Tony Blair and David Cameron have clashed over the 53 criminals sentenced to life who have been freed after serving less than six years in prison.
The judge acted in accordance with guidelines in sentencing Sweeney
During stormy Commons exchanges the Tory leader blamed laws introduced by Labour for the convicts being freed.
The prime minister accused Mr Cameron of talking "rubbish" but said new measures were being prepared.
He insisted laws passed in 2003 meant fewer prisoners were now given parole mid-way through their sentences.
The Criminal Justice Act allowed judges to jail more serious offenders for indefinite periods.
The clash at prime minister's questions followed the news 53 people sentenced to life since 2000 in England and Wales have already been released on licence.
This week paedophile Craig Sweeney got life but could be out in five years.
The Sweeney case prompted Home Secretary John Reid to call the sentencing "lenient".
The Home Office is now promising a "further strengthening" of the rules governing prisoners' release. Downing Street later said legislation was liekly to be published by the end of next month.
Better than the last?
In the Commons Mr Cameron said: "In the last 40 days the new home secretary has been hard at work.
"He has potentially undermined his department's own deportation proceedings, he's shelved his own anti-crime campaign at the last minute, he's misled the public over the employment of illegal immigrants in his own department and now he has criticised judges for their implementation of new Labour law."
Mr Blair rubbished Mr Cameron's claims, saying that when the "Criminal Justice Act came before this House, the Conservative Party voted against it".
The Tories "talk tough in the media, they vote soft in Parliament", he said.
Earlier, Monmouth Tory MP David Davies whose questions revealed the release of the 53 lifers, said: "Members of the public are being led to believe that once caught and found guilty, these criminals are being sent to prison to serve out the whole of their sentence. They are being misled."

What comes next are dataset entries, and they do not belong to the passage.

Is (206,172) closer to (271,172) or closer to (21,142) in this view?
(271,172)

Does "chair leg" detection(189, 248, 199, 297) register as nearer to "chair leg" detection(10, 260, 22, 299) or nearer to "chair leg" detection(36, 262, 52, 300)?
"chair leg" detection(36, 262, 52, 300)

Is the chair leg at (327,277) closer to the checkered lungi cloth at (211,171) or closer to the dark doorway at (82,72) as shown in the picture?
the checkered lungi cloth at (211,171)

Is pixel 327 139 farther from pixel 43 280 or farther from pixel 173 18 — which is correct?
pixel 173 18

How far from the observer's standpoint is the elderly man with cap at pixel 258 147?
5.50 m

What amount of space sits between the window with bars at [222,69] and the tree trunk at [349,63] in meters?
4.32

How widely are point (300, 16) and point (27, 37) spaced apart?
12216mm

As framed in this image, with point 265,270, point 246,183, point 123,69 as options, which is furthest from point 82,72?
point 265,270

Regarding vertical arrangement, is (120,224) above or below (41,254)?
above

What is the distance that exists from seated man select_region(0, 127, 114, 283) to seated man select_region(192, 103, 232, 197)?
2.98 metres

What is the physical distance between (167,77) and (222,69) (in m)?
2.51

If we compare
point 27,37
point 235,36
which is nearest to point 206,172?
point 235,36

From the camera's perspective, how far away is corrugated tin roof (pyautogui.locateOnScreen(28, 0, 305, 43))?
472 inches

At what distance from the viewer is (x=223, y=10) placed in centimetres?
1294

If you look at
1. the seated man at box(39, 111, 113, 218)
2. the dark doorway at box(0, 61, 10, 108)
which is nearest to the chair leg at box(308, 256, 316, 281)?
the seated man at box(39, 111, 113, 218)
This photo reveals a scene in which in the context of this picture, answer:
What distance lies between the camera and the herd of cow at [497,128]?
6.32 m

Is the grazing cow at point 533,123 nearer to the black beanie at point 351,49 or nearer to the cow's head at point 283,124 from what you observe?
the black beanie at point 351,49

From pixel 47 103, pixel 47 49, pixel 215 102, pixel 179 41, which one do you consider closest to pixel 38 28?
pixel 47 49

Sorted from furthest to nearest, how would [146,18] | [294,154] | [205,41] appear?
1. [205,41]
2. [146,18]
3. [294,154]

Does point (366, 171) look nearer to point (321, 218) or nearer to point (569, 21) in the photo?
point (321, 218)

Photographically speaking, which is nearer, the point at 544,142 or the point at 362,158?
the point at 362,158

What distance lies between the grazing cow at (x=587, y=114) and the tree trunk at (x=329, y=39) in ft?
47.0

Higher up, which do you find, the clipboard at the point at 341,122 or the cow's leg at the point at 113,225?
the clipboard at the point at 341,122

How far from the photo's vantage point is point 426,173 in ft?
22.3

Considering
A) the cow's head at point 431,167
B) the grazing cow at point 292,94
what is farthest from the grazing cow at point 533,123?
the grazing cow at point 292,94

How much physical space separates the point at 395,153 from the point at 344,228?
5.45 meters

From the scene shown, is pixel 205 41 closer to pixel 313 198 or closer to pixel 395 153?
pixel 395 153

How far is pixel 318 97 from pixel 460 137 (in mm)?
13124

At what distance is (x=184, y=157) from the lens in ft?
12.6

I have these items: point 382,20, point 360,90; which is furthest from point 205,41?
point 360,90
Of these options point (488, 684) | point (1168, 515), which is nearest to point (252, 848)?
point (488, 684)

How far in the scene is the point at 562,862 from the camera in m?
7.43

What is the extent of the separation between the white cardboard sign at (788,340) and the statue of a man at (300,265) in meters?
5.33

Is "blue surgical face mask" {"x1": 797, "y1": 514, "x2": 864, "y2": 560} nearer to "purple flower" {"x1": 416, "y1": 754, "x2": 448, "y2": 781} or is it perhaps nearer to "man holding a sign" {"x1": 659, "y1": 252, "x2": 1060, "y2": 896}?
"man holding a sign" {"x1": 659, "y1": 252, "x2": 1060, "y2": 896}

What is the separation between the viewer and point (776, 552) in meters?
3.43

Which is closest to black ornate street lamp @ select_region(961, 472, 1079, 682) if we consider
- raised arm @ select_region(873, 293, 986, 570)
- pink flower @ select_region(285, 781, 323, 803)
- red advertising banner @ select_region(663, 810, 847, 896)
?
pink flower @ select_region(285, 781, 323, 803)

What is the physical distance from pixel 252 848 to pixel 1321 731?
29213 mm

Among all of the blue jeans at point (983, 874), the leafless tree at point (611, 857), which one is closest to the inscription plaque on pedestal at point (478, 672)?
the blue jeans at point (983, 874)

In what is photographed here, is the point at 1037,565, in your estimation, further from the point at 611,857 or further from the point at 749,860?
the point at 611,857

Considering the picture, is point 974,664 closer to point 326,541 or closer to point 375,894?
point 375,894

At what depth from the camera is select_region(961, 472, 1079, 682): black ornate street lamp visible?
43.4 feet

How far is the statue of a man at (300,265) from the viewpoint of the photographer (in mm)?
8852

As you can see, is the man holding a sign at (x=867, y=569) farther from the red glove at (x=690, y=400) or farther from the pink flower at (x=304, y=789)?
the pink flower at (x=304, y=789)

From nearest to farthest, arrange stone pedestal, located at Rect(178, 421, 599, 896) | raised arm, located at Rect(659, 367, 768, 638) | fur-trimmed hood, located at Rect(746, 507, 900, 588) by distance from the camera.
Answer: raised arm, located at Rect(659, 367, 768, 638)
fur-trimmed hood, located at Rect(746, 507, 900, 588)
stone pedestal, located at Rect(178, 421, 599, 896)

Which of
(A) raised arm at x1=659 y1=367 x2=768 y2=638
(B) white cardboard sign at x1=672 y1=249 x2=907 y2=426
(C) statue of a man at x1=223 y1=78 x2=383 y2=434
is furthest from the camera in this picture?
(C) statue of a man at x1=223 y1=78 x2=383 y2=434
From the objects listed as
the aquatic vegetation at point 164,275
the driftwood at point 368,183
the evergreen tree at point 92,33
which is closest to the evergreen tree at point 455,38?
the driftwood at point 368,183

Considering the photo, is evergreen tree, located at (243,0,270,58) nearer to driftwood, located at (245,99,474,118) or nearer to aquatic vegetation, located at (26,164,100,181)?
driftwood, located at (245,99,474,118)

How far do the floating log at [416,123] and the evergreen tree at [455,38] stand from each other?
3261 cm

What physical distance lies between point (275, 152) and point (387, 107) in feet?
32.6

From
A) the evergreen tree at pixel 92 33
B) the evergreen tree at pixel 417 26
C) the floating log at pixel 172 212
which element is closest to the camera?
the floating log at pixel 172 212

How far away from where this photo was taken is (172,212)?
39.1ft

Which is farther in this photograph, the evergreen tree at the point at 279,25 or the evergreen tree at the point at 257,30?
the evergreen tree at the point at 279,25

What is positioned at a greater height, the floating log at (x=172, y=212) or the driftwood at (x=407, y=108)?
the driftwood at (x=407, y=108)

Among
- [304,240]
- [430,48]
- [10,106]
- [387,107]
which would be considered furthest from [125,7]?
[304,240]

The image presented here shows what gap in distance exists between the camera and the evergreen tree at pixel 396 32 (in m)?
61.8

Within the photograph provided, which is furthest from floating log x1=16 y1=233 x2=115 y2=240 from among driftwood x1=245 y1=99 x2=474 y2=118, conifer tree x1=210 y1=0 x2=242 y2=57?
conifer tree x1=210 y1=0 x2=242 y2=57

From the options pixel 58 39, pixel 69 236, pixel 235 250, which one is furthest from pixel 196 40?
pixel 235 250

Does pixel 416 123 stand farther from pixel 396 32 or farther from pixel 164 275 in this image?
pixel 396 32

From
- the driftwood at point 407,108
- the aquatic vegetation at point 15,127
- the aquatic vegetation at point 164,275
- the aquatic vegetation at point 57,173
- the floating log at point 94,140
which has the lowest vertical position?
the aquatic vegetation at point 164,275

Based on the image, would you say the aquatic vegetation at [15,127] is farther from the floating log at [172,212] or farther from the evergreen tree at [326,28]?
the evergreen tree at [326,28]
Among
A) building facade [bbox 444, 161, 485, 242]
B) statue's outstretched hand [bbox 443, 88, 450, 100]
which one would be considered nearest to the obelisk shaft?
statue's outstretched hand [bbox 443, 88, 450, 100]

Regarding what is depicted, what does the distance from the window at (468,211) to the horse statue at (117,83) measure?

But a Home Office spokesman said: "Tariffs are set by judges and release is by order of the parole board.
"The most common offence represented among the 53 is grievous bodily harm."
The spokesman added that 500 people a year had received life sentences since 2000.
Lib Dem home affairs spokesman Nick Clegg said: "Public confidence is vital to the operation of the criminal justice system, and releasing inappropriate prisoners could be another blow to an already beleaguered system."
It was a "huge surprise" to many members of the public that lifers were released at all and it was time to re-examine the labels that were given to sentences, said Mr Clegg.
Judge John Griffith Williams QC was acting in accordance with guidelines when he sentenced Sweeney, 24, at Cardiff Crown Court.
Sweeney - who was known to the family - had snatched the girl from her home after she had returned home from a shopping trip and while her mother made a telephone call.
He drove her to his Newport flat where he was living after being released early from a three-year sentence for indecently assaulting a girl aged six. There she was sexually assaulted.
Earlier this month, five judges at the Court of Appeal increased the minimum jail sentence on Alan Webster, convicted of raping a 12-week-old baby, after the case was referred to them by the attorney general.